Op-Ed Columnist - Children of the ’70s - eugenejen
http://www.nytimes.com/2010/05/18/opinion/18brooks.html?hp#
======
geebee
I grew up in San Francisco rather than New York, but a lot of this column
resonated with me. I was very hesitant to send my kid (almost 5 years old) to
the local public school in San Francisco, largely because of my own experience
attending these schools in the 70s.

After doing a lot of research (and much convincing from my wife and friends),
I have come around to the same conclusion Brooks reached (I'm actually quoting
Podhoretz, in the link Brooks references) - "my small city is the same and yet
it is not the same, because it is today, in almost every way, better".
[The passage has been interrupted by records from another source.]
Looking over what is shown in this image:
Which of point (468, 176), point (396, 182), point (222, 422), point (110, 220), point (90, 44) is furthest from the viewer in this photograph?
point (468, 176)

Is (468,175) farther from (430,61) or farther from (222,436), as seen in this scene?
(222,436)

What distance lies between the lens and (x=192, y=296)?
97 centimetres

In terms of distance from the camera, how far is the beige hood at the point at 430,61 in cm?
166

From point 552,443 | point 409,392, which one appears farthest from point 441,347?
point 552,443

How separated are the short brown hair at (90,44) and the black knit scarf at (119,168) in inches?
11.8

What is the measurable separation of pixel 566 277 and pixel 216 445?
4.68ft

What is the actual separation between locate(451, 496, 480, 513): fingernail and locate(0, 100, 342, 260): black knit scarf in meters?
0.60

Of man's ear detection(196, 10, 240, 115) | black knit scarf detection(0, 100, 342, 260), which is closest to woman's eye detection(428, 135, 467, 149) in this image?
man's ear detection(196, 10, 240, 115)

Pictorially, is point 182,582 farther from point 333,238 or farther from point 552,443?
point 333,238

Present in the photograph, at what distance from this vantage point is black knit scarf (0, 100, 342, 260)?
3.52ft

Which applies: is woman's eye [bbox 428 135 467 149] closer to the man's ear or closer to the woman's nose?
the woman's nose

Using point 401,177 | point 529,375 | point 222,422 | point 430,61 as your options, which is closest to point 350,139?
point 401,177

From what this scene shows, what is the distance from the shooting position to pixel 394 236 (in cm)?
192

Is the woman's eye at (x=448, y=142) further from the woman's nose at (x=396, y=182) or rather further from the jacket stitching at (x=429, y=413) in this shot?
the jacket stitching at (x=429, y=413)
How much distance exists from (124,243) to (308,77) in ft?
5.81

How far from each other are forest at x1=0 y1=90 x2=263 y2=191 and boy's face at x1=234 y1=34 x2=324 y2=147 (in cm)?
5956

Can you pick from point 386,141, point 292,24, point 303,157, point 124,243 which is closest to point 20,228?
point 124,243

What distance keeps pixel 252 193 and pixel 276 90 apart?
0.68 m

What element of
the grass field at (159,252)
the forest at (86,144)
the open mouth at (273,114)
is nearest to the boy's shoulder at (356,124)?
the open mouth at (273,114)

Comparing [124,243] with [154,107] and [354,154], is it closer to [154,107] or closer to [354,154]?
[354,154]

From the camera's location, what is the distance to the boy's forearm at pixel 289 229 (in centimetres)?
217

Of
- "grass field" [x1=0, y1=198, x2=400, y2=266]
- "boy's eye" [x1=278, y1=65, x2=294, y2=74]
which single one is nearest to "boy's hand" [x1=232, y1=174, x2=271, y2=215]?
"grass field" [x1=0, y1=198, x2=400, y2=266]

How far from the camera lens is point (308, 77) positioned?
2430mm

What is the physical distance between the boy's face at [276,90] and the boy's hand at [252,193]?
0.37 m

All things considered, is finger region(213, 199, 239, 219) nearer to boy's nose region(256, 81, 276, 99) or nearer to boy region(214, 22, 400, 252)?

There is some loss. San Francisco isn't as open as it used to be, not because
it has become less tolerant, but because it has become so expensive. Harvey
Milk would have had trouble showing up in SF and finding his calling in life,
simply because he never could have afforded the rent. So SF is closed off in
some ways.

High Tech is a creative field, and plenty of those folks are still coming
here. But there is also a different type of creative person, the kind who is
only half aware of what he or she is working on, because it doesn't exist
yet... my suspicion is that these people are going somewhere else now. But I'm
not 100% sure of that, SF is still a draw. Guess we'll find out in another
30-40 years.

------
hga
This is a very NYC/big city centric view of this topic, but e.g. the way
_Dirty Harry_ resonated with the nation at large in 1971 will indicate how
widespread this sense of crime and disorder went. As one of those "children of
the '70s" who grew up in a small to medium sized town (45K) I can attest that
the author is basically correct.